To add session data – analogous to setting a cookie – assign a value to the $_SESSION variable. The following example assigns the string value "PHP" to the favlang session variable.

 

$_SESSION['favlang'] = "PHP";

 

A session lasts until the user closes his/her Web browser. To explicitly end a session, the $_SESSION array must be cleared and the session data on the Web server must be removed. Here is an example:

 

session_start();

$_SESSION = array();

session_destroy();

Note that the session_start() call is necessary to have any subsequent PHP code affect the users session. Without this call the $_SESSION array will already be empty, and the session_destroy() call will not have any effect because the PHP code does not know that a session is in progress.

 

Example

For a simple example of how to use the PHP session mechanism, take a look at the following three files:

  1. http://web.eecs.utk.edu/~bvanderz/cgi-bin/pizzaSession.php
  2. http://web.eecs.utk.edu/~bvanderz/cgi-bin/pizzaSession1.php
  3. http://web.eecs.utk.edu/~bvanderz/cgi-bin/pizzaPhpSession.html

 

These three files manage a sample set of html form elements. The html page is the entry page and pizzaSession.php handles

this page. It starts a PHP session and saves the form element information in the $_SESSION table. It then generates an html

page that echos the form data and asks the user to press a re-confirm button. When the user does so, pizzaSession1.php gets

invoked and accesses the $_SESSION table in order to re-echo the form data.

 

Limitations

One unfortunate limitation of PHP’s session mechanism is that $_SESSION tables do not work if you use multiple servers.

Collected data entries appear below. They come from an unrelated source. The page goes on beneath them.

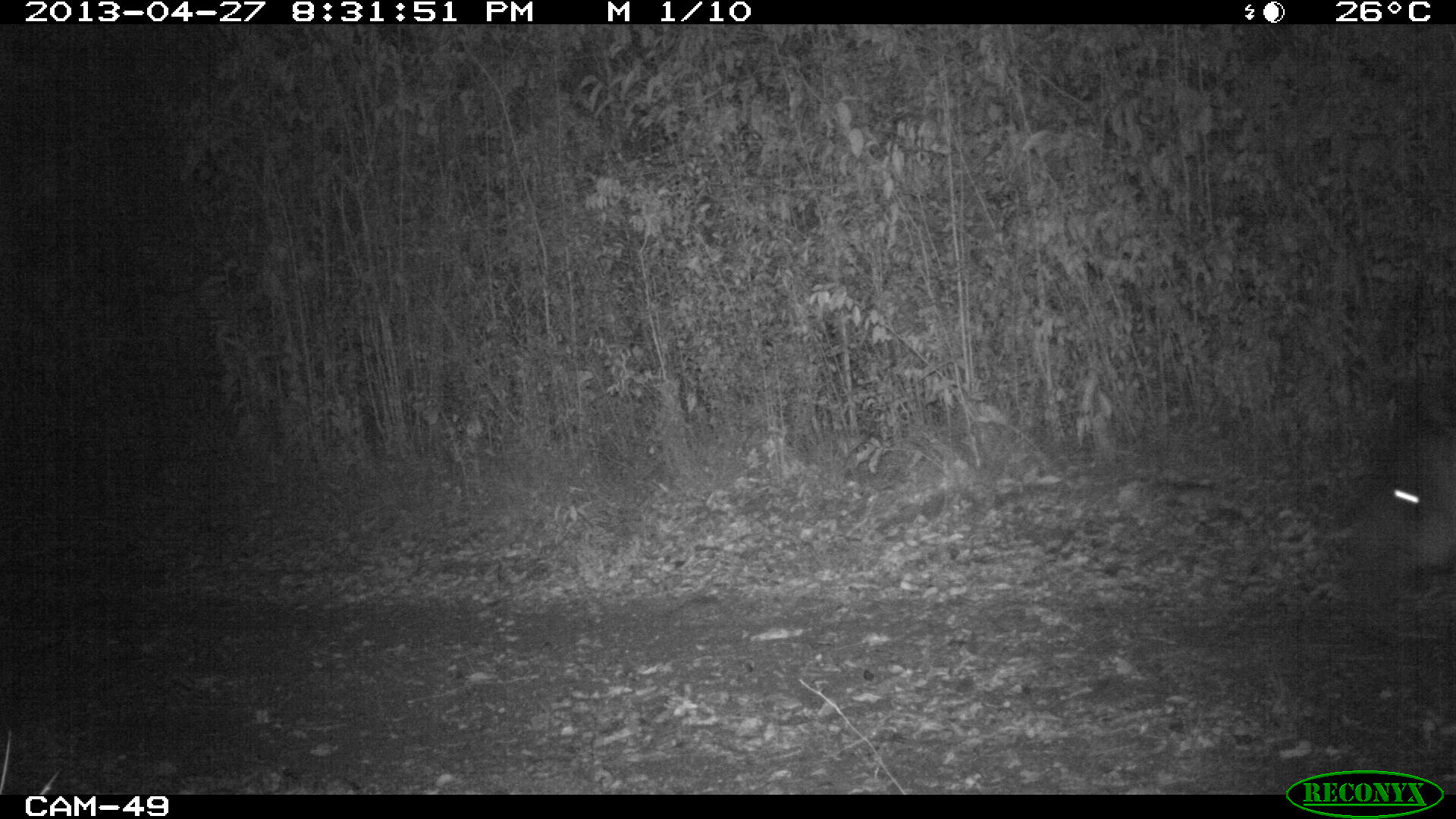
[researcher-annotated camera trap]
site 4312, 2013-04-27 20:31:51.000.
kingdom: Animalia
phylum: Chordata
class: Mammalia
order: Perissodactyla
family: Tapiridae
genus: Tapirus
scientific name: Tapirus bairdii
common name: baird's tapir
Tapirus bairdii (baird's tapir), count 1.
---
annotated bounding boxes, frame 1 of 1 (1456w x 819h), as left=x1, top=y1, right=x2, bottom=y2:
tapirus bairdii: left=1345, top=405, right=1456, bottom=573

Each server keeps its own individual copy of the $_SESSION table, so if one server serves the first page and another server serves the second page, then the script on the second server will not be able to access the $_SESSION information that is stored on the first server. The unique session id however will still be available however, and you can use that as a retrieval key into a database. So you can always store the session information in a database and then retrieve it using the session id as a key. Another limitation of PHP’s session id is that it often is stored as a cookie on the user’s browser, and so a malicious user could try to tamper with the session id. There are methods for trying to build in additional security, but they are beyond the scope of this course.